During that process, I learned a lot about research, about negotiating, about crafting presentations. It really was like pitching a startup to investors, except the startup was me.

It was a ton of work with almost no return, but I didn't care. I knew that given an opportunity, I could succeed. I just had to find that opportunity.

Even so, it was a struggle. In 2005, I was in a horribly underfunded car. In 2006 and 2007, I was basically jobless.
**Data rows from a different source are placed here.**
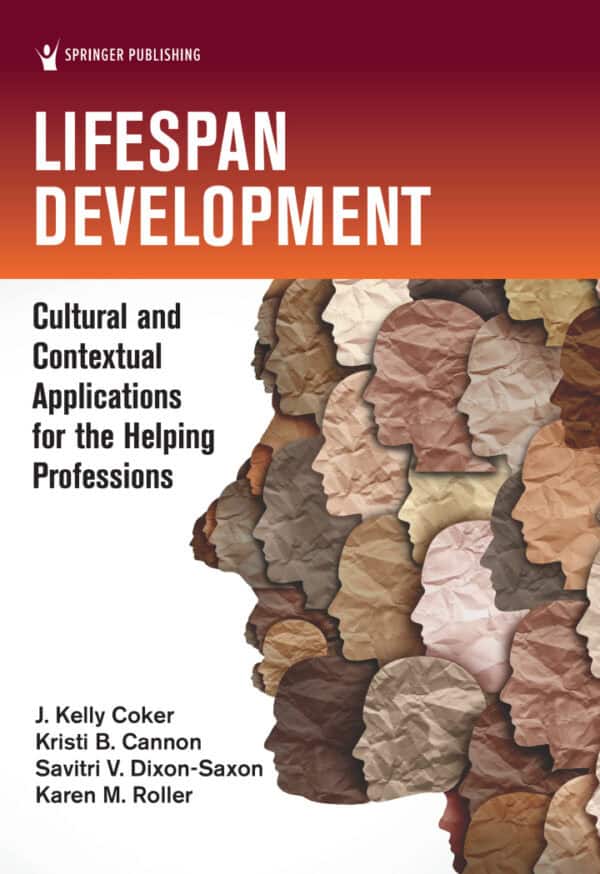 Lifespan Development: Cultural and Contextual Applications for the Helping Professions - eBook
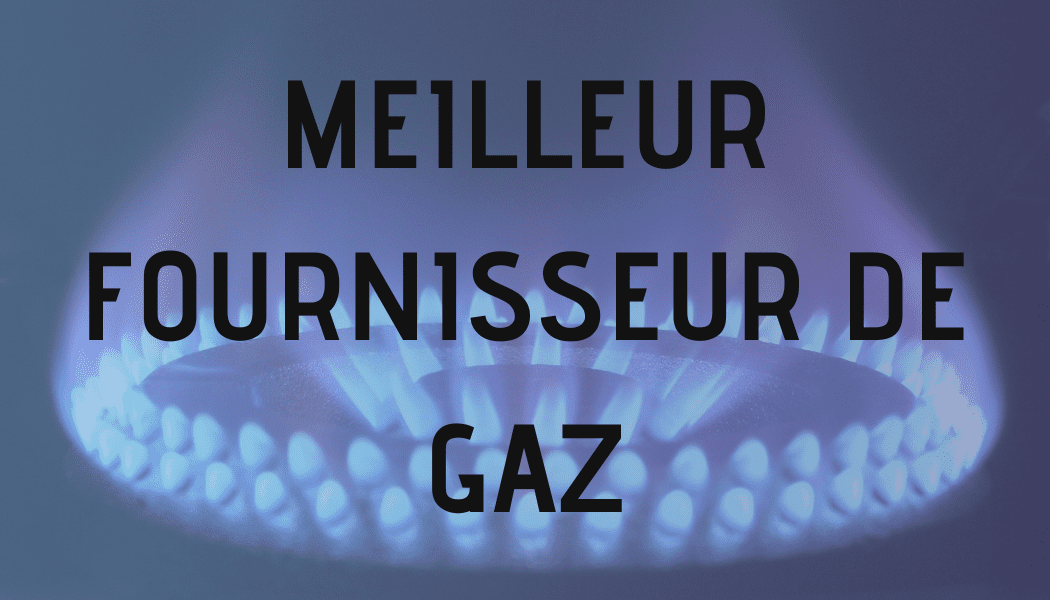 Qui est le meilleur fournisseur de gaz ? 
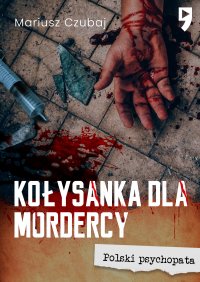 Kołysanka dla mordercy - Mariusz Czubaj - ebook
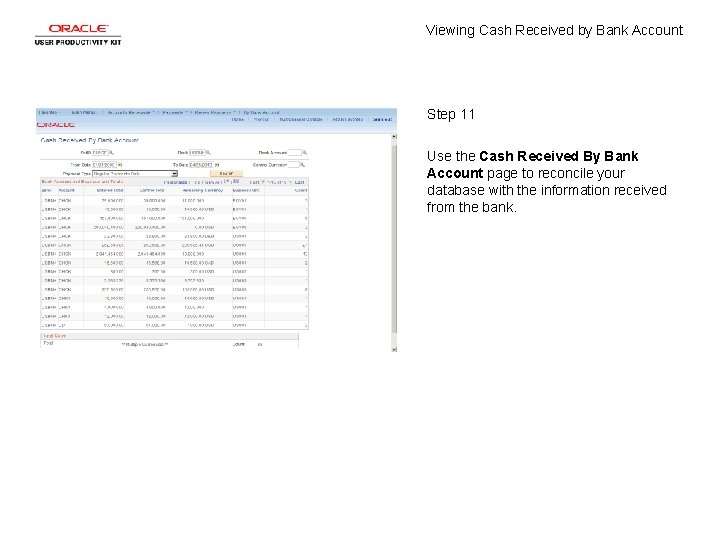 Viewing Cash Received by Bank Account Step 11 Use the Cash Received By Bank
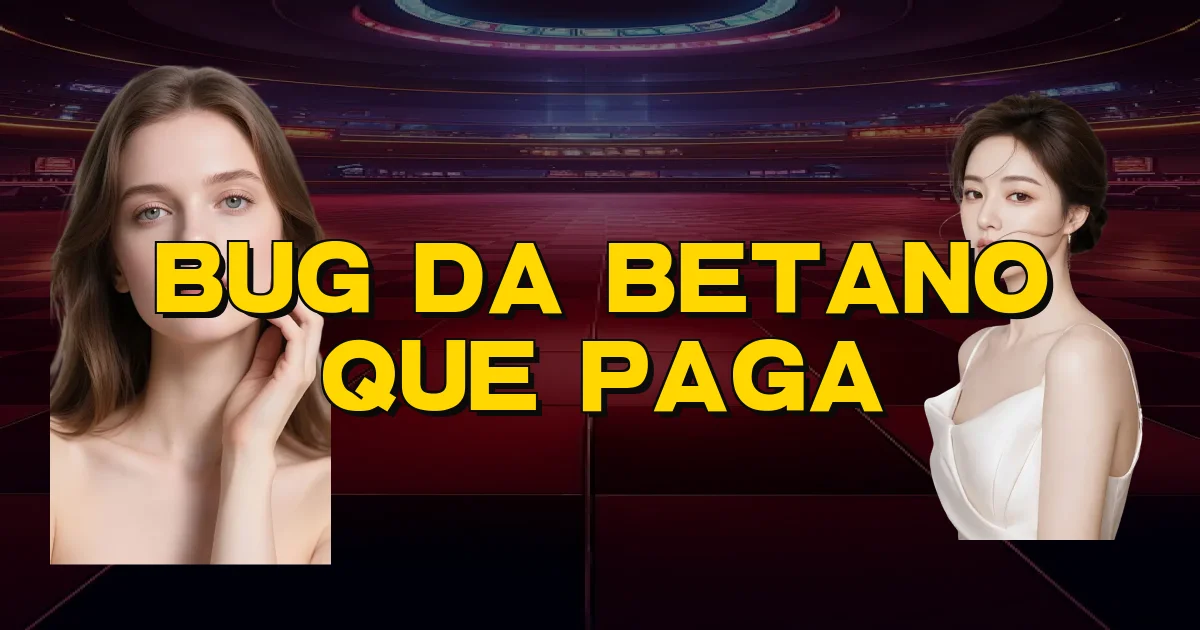 Bug Da Betano Que Paga Oficial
I went to race tracks every weekend, talking to owners, talking to teams, trying to find any ride I could that would help get my career on track.

At one point, I was out of money, realizing that no matter how badly I wanted it, there wasn't much time left before I would just have to move on.

And then the Rahal team called and said, "Can you be ready for Mid-Ohio?"

So you went from a part-time gig in a Porsche sports car to the IndyCar Series?

The next thing I know I'm getting fitted for a jumpsuit so I can jump in a car I don't know -- and Bobby Rahal and David Letterman are my bosses.

No pressure. (Laughs.)

That was a huge opportunity, but it had to feel like a make-or-break moment. Wanting it is one thing. Proving you belong is another.

I had to use that energy in a positive way. In racing, one mistake spells disaster, but you still have to push 110 percent. That's what good racing drivers do.

More than anything, controlling how you mentally and emotionally process things is huge. Earlier in my career, I would get excited and let the pressure of a big opportunity almost consume me, and rarely did that turn out well.

The key is to believe yourself. Doubting is a huge problem in racing or in anything.

That and you have to be selfish. (Laughs.) Racing is an extremely selfish sport. Drivers are fighting for seats at every level, especially this one. There are only 21 seats on a given weekend. (For the Indy 500, the field is expanded to 33 cars.)

?You have to be extremely aggressive -- and have the confidence to believe you deserve the spot.

When you won the championship, was your first feeling one of joy or of relief?

I won the championship by three points. It came down to the last lap of the final race.

When I realized I had won, it was definitely a feeling of relief. If you're in the points race, the pressure rides you all season. It's the first thing you think about when you wake up and the last thing you think about at night. It's always there.

Winning a championship is the most respected accomplishment in racing. So it was with me every practice, every lap. So the first feeling was relief.

Then it shifts to joy. I remember on the cool-down lap thinking of all those days in a trailer at a small kart track, sweating my ass off with my dad, wrenching on karts. That whole journey flashed through my mind.

Just like your first win, your first championship is such an overwhelming elephant in the room, in your head, that you really have to work at controlling it and keeping it at bay. You have to keep telling yourself, "Just doing what you know how to do," despite the immense pressure coming from your team, your sponsors, your competitors but most of all from within yourself.

That's another great thing about finding your passion. Everything it takes to get there, everything that is on the line--that's what makes the pursuit possible.

So that's what I would say: Find something you care about so much that it is the center of your professional world. That will give you the drive and work ethic you'll need to have the opportunity to succeed.